Although Wainless's draft was approved by all of OSHA's
directorates by mid-2003, Richard Fairfax, director of enforcement programs,
was mindful of industry concerns. "Our recommendation is not to go
forward," he said in a note to the head of the agency's science and
technology office. "With the various asbestos litigation in progress and
the compensation issues, the issuance of this may complicate matters."
A senior OSHA health enforcement official told Wainless's
boss in an internal note that year that "we are under the understanding .
. . it was NOT supposed to be going out." Wainless persisted, however, and
over the next two years sent four drafts to Henshaw's office to meet what
another OSHA official described in an internal e-mail as "requests for
minor changes" by the agency's deputy director.
Before the bulletin's eventual publication in July 2006,
which occurred after heavy pressure by Sen. Patty Murray (D-Wash.), OSHA
omitted a statement that brake-lining imports commonly contained asbestos.

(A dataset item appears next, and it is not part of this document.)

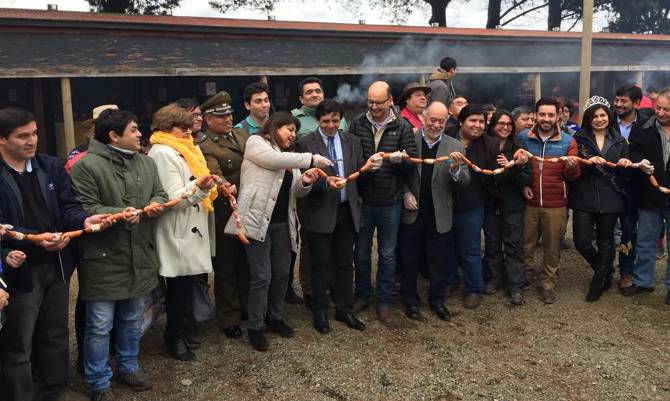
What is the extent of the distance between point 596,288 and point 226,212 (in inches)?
150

It
also modified its warning that linings were "a substantial source of
exposure," referring instead to "potential exposure."
Days after publication and seven months after Henshaw's
retirement from OSHA, he sent its science director an e-mail demanding that the
warning be withdrawn and redone to express a "more balanced" view.
Henshaw did not tell the career official that he had since been employed as a
$350-an-hour courtroom witness on behalf of an asbestos-products firm and had
testified for companies in two other asbestos lawsuits filed by auto mechanics.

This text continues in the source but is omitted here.